Mixed-up reporting on the judicial coup

5 07 2012

PPT wants to take issue with two reports at important international media outlets.

At the Wall Street Journal, James Hookway raises the specter that “Prime Minister Yingluck Shinawatra faces the possibility her party could be dissolved, just one year after her landslide election victory.” Hookway is referring to the Constitutional Court beginning to hear arguments:

on whether the methods used by her Puea Thai (For Thais) party in attempting to amend the constitution—written after the military overthrew Ms. Yingluck’s elder brother Thaksin Shinawatra in a 2006 coup—are illegal.

Hookway neglects to mention that the court’s intervention is arguably both unlawful and unconstitutional. He continues that:

The court will also hear a claim that Ms. Yingluck’s government plans to end the role of Thailand’s revered  king [PPT: this is the term that almost all international journalists feel compelled to use in describing the king for fear of lese majeste] as head of the country’s constitutional democracy.

Of course, Hookway should also say that this is a nonsense, for the bill being considered only does what the opposition and royalists once demanded – establish a wider process of consultation than the junta’s constitution allows. When the military’s committee drew up the constitution they allowed parliament to change it, and they thought their side would control parliament after they rigged all the processes.

Why it is that the royalists, ultra-royalists, and judiciary do not want to see any amendment to the military junta’s constitution, not ever. Hookway is right when he says that this lot fear that Puea Thai might strip:

military officers of their immunity from prosecution—which has prevented their facing legal consequences for leading the 2006 coup—and making Parliament’s upper house, the Senate, fully elected. Under current law, half the seats are appointed.

In other words, they want the military’s undemocratic constitution because they feel that democracy will reduce the royalist elite’s economic and political hegemony. The big (unspoken) fear is that they oppose the idea of an elected constitutional drafting committee because they fear that an election will likely favor the Puea Thai Party. They hate the idea that the “great unwashed” – to cite the Democrat Party’s former finance minister Korn Chatikavanij- will have a say.

Hookway goes on to observe that “Thai courts have twice brought down pro-Thaksin [Shinawatra] governments since the 2006 coup.” There’s no mention that both cases were conducted by the sham judiciary protecting the royalist elite.

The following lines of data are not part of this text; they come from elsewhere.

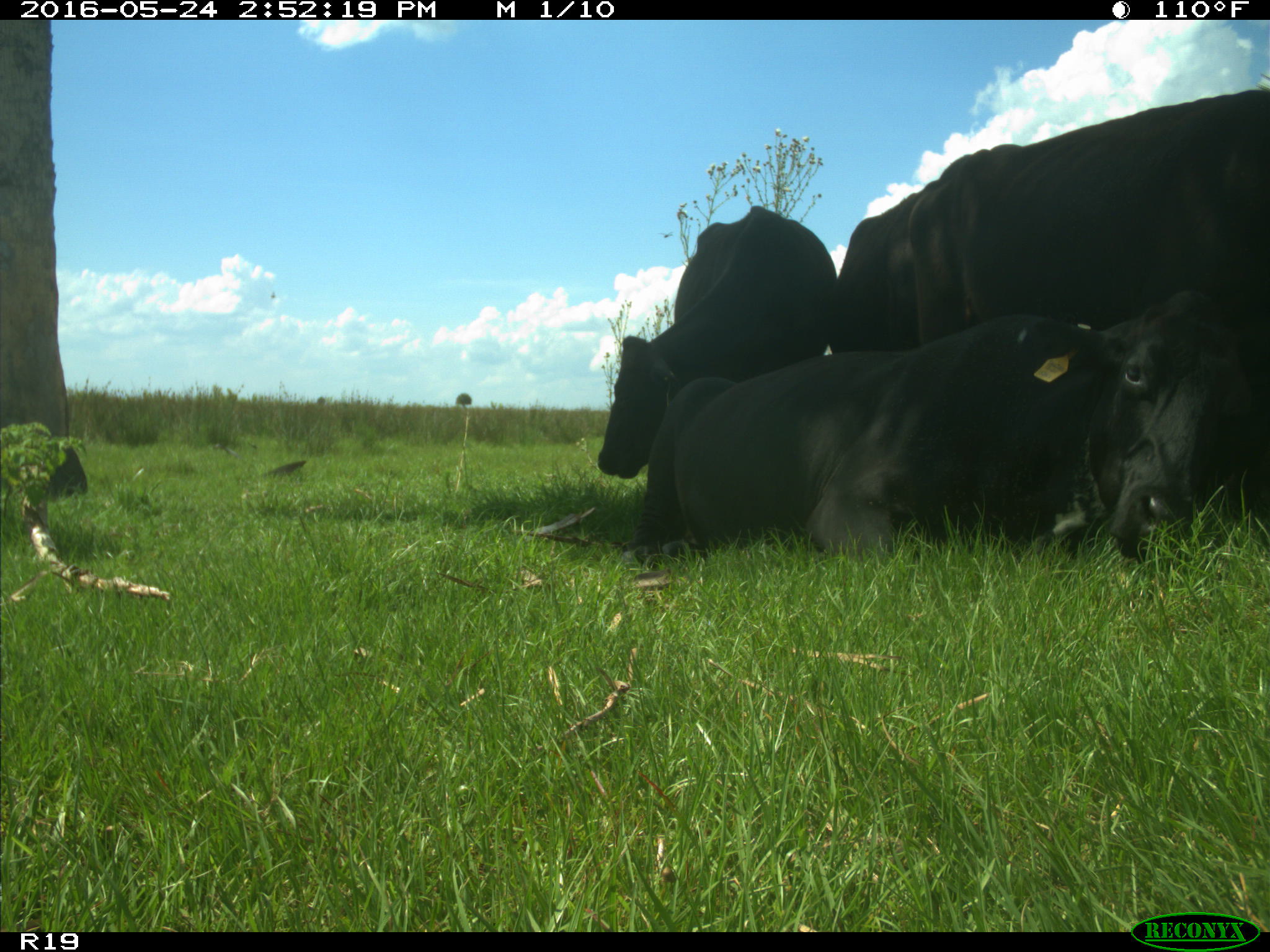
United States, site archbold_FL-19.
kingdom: Animalia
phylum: Chordata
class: Mammalia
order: Artiodactyla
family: Bovidae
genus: Bos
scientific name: Bos taurus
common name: domestic cow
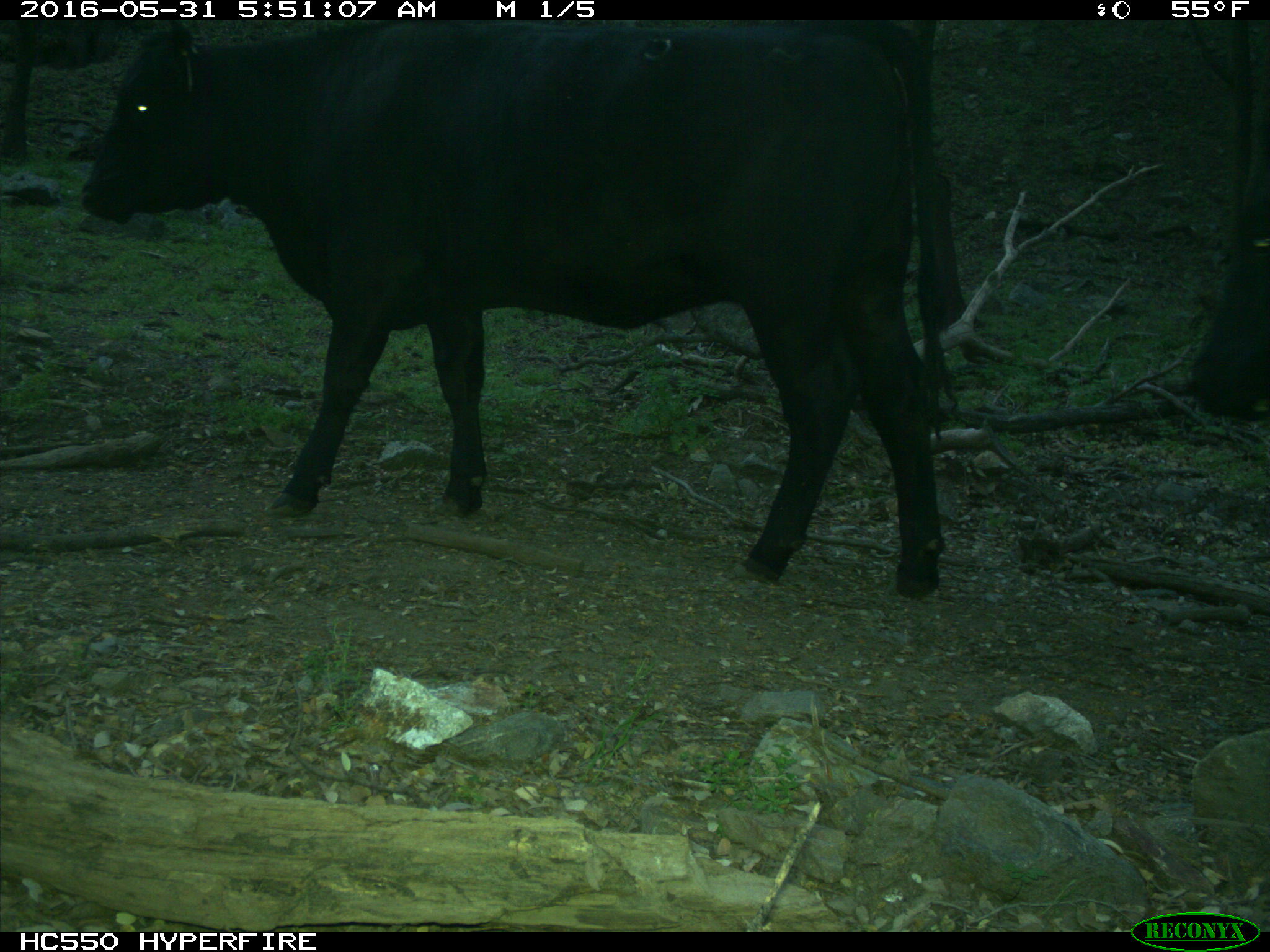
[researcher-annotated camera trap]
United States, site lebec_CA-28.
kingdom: Animalia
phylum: Chordata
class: Mammalia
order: Artiodactyla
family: Bovidae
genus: Bos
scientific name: Bos taurus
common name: domestic cow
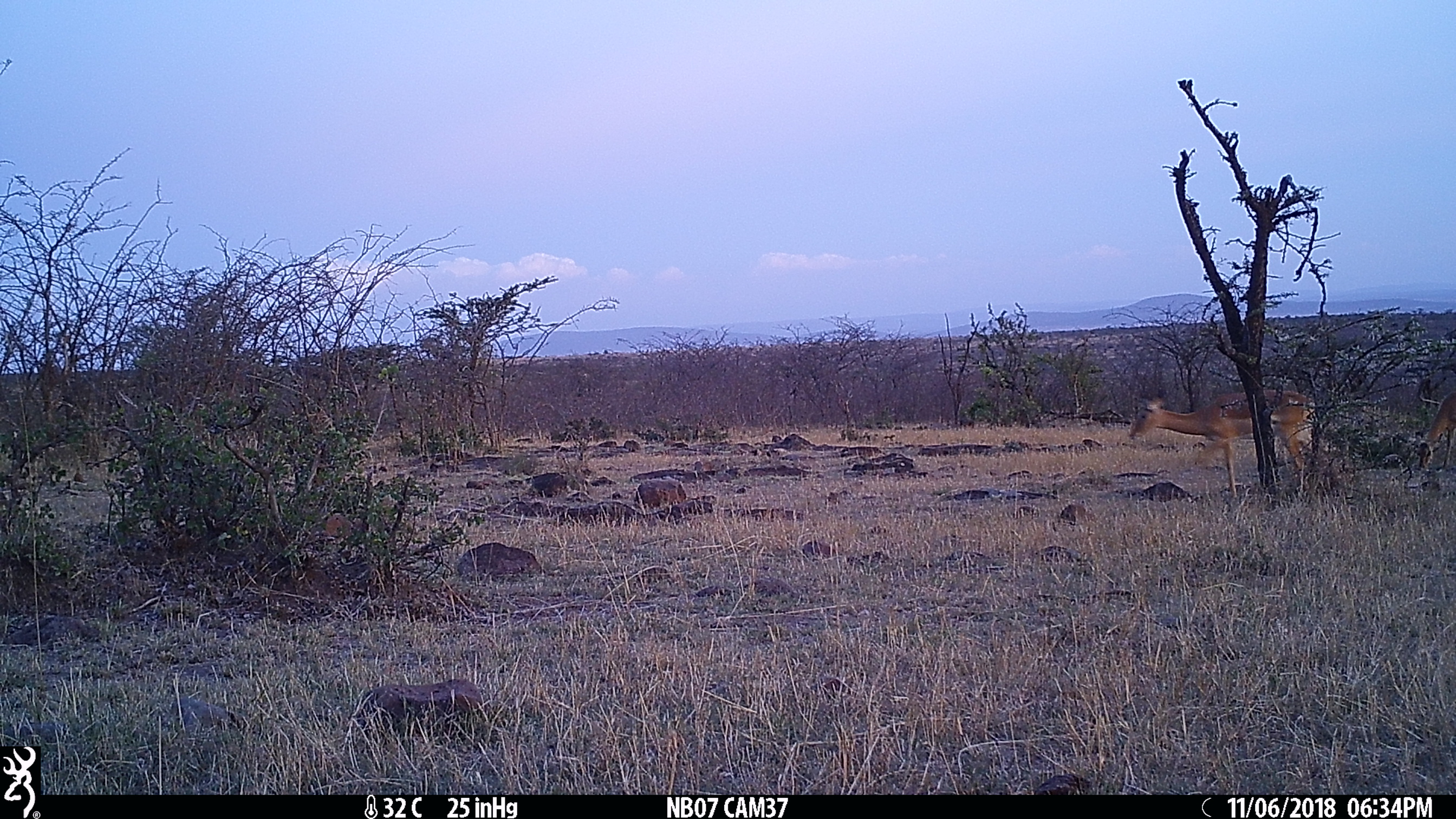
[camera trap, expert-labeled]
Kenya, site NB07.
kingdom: Animalia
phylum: Chordata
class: Mammalia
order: Artiodactyla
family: Bovidae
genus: Aepyceros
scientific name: Aepyceros melampus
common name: impala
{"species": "impala (Aepyceros melampus)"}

Like so many other reports, this one links the constitutional amendment battle with the issue of exonerating Thaksin and anyone else “charged with crimes linked to the country’s political upheavals since 2005.” This is a separate action, and the reasons why this “is resisted by powerful bureaucrats, army leaders and a large segment of the country’s middle class” is no mystery.

At Reuters, Martin Petty reports that Yingluck “has helped maintain a fragile peace since being swept to power in a divided country one year ago.” He adds that “the honeymoon might not last much longer…”. PPT hadn’t noticed much of a honeymoon.

Petty says of the end of the honeymoon:

Two bills [in fact there are five] being pushed through the normally sluggish parliament at extraordinary speed have triggered a brawl among members, a blockade of the assembly by anti-Thaksin “yellow shirt” activists and a court-ordered suspension on the grounds that the legislation could be a plot to overthrow the monarchy.

Petty makes no comment on how nonsensical this claim is, but cites the Democrat Party:

The parliamentary opposition says the bills – one to set up an elected assembly to amend an army-drafted constitution and the other a reconciliation plan [there are four of these] all but certain to involve a general amnesty – are designed to clear Thaksin’s name and return $1.5 billion of assets confiscated from him.

The media does the work of the Democrat Party’s nonsense peddlers by combining discussion of these bills. It should not be forgotten that many red shirts have opposed the reconciliation bills. The issue for the undemocratic Democrat Party is to oppose a democratic reform that would allow for a democratic revision of an undemocratic constitution.

One interesting footnote to the Petty report is the quoting of “former finance minister and opposition Democrat Party heavyweight Korn Chatikavanij” saying it is “pointless to criticize her [Yingluck].” The attitude his comments reveal are as if Korn is living in patriarchal and paternalistic time warp:

We stay out of it because, frankly, whatever she does is not really relevant. Her job is to look pretty and smile and be as photogenic as possible, and she’s done that job very well.